▶ **Document segment**:
________

I am dedicating this text to Jim Ruta and friends who believe that the insurance industry does not need more and better regulations…
LEARN ABOUT THE UNIVERSAL LIFE SCAM:
http://www.amazon.ca/Unraveling-Universal-Life-Richard-Proteau/dp/1503246167
Four advisors who broke the same law; four advisors who received totally different sanctions for the same infractions. The differences in the treatments of the same infractions are so great, that we can only ask: “Is justice for sale? How much does it cost to get the most favorable treatment and who do you need to know?”
A few years ago, I believe in justice. I believed that justice applies to all whether you are rich or not, white or black, native or non native… I know this was stupid of me. Money and influence makes a lot of differences in Canadian Courts. If you are black and caught with a little marijuana you most likely be sent to jail while, if you are white, you will get a simple warning. If you are poor and kill someone while drinking and driving, chances are you will do jail time. If you are rich, you can plead that life spoiled you so much that you were unable to know right from wrong.
Justice in the financial industry is no exception. It is all about money and who you know. To illustrate this we will use the example of four different advisors who broke the same law by sharing their commission when selling a life policy.
NOTE: In Quebec, when an advisor commits an infraction, he may face multiple sanctions at many judiciary levels. The AMF can proceed with an administrative penalty such as suspension and a fine of $5,000 (for specific infractions) just based on the findings of its investigation. The AMF can proceed in requesting more severe administrative decisions and injunctions by submitting its claims to the Bureau Decision and Revision which is an administrative tribunal. The AMF, for infractions that are considered to be penal infractions such as sharing commission with someone who is not licensed and receiving commission if you are not licensed must submit its claims to the Superior Court. In addition to all of these, an advisor can be sanctioned for his ethical behavior by the Chambre Financiere.
- Advisor: Luc Deguire
Infraction: Sharing of commission
Decision: AMF DÉCISION NO 2010-PDG-0088 (Please note the difference between decision and judgment. A decision is the result of an administrative power used to apply a sanction after an investigation. There is no trial.)
Sanction: Suspended for life and $100,000 penalty
Judgment:Chambre Financiere: CD00-0870: Suspended for life with $90,000 penalty
Media: Heavily publicized
- Advisor: Gabriel Couture
Infraction: Sharing of commission
Decision: AMF: No decision or action
Judgment: Chambre Financiere: CD00-0842: Penalty $30,000 – NO Suspension
Media: No publicity
- Advisor: Jean Pierre Falet
Infraction: Paying the premium of his client
Decision: AMF: No decision or action
Decision: Chambre Financiere: No decision or action
Please note that Falet is facing accusations by La Chambre but not related to payment of premium but related to conflict of interest, not doing need analysis, signing of blank applications.

________

(Items from a data source)

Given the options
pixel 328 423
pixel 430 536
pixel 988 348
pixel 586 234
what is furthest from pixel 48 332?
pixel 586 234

________

▶ **Short exercise**:
Print the portion of the text on advisor sanctions that opens with the words containing "A few years" and closes with "right from wrong.".

▶ **Worked solution**:
A few years ago, I believe in justice. I believed that justice applies to all whether you are rich or not, white or black, native or non native… I know this was stupid of me. Money and influence makes a lot of differences in Canadian Courts. If you are black and caught with a little marijuana you most likely be sent to jail while, if you are white, you will get a simple warning. If you are poor and kill someone while drinking and driving, chances are you will do jail time. If you are rich, you can plead that life spoiled you so much that you were unable to know right from wrong.